Рита ответила сразу, будто дежурный диспетчер:

— Слушаю вас!

— Ритуля, умоляю тебя, объясни мне, что для меня мог оставить этот Татьянин Армен? Она зовет нас с тобой к себе в гости в пятницу, но ведь я же завтра еду на неделю к Григонюсу в Вильнюс. Он пригласил меня на презентацию своего салона мод. У меня уже билет в кармане, — капризным голосом говорил Ефремов.

— Вадик, насколько я могу судить об этом деле, Армен, наверное, сегодня увидел Татьянин репортаж и понял, что в тебя можно вкладывать средства, — немного подумав, пояснила Рита. — Армен сам никому из ее знакомых почему-то не показывается, все дела решает через Таньку.

— Он кто, этот Армен? Ее любовник, что ли? — переспросил Ефремов.

— Фу, как грубо! — фыркнула Рита. — Любовник, если по-советски, это так примитивно и пошло.

— Смотря какой любовник. Если он босс…

Рита прервала Вадика на полуслове:

— Армен может и босс, но для Орловой он спонсор!

— Ах, да, я и забыл, что так теперь вы зовете всякого, кому дарите любовь за большие деньги и тряпки! — разозлился Ефремов.

— Успокойся, не злорадствуй. Армен действительно любит Таню. Сам видел, есть за что: красавица обалденная, умница! — восхищенно проговорила Рита.

— Ну, допустим, не красивей тебя! — вставил Вадик.

— Не льсти, пожалуйста, — Рита немного помолчала. — Так вот, думаю, что Армен готов сделать соответствующие инвестиции.

— Да, нахваталась ты новых словечек у себя на телевидении, — не удержался от комментария Ефремов.

Рита пропустила эту его реплику мимо ушей.

— Конечно, идти к Орловой нужно, обязательно. Но если ты не можешь в пятницу, не говори ей об этом. Я схожу одна, выясню по возможности у нее про все, что касается твоего дела, а потом тебе доложу. Согласен?

— Ну конечно, Ритуля, родная! — обрадовался Вадик. — Ты мой секретарь, полпред, друг сердечный.

— И любовница, — слегка дрогнувшим голосом сказала Рита.

— Зачем же так! — почти на шепот перешел Ефремов, словно его мог кто-то услышать в этой пустой комнате. — Ты — моя единственная любовь!
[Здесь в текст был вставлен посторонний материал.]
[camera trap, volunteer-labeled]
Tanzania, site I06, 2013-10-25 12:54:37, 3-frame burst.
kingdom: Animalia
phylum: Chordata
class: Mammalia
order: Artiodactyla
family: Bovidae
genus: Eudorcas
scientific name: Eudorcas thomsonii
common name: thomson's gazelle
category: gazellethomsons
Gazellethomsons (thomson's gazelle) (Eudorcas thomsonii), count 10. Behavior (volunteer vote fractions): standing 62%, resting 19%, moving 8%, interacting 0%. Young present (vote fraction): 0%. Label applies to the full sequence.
И если мои дела сдвинутся с мертвой точки, то к показу моей весенней коллекции, уверен, ты уже будешь подписывать пригласительные билеты как супруга Ефремова.

— Ладушка! Родной! Я так счастлива! Прости меня за резкость! Я все для тебя сделаю и даже больше, — весело защебетала в трубку Рита, а на лице Вадика разлилась блаженная улыбка. Он от удовольствия зажмурил глаза, прилег на тахту Громадского, прижался ухом к телефонной трубке и через несколько минут уже сладко спал, сморенный напряженным трудом последних дней и радостью ожидания дней новых…


С шестнадцати лет ее фигура бросалась в глаза мужчинам. Пышный бюст в сочетании с тонкой талией, длинными ногами и округлыми бедрами, да еще в придачу рыжие волосы и зеленые глаза делали Таню Орлову очень обольстительной. Особенно ей не давали проходу представители так называемого сильного пола с восточной окраской.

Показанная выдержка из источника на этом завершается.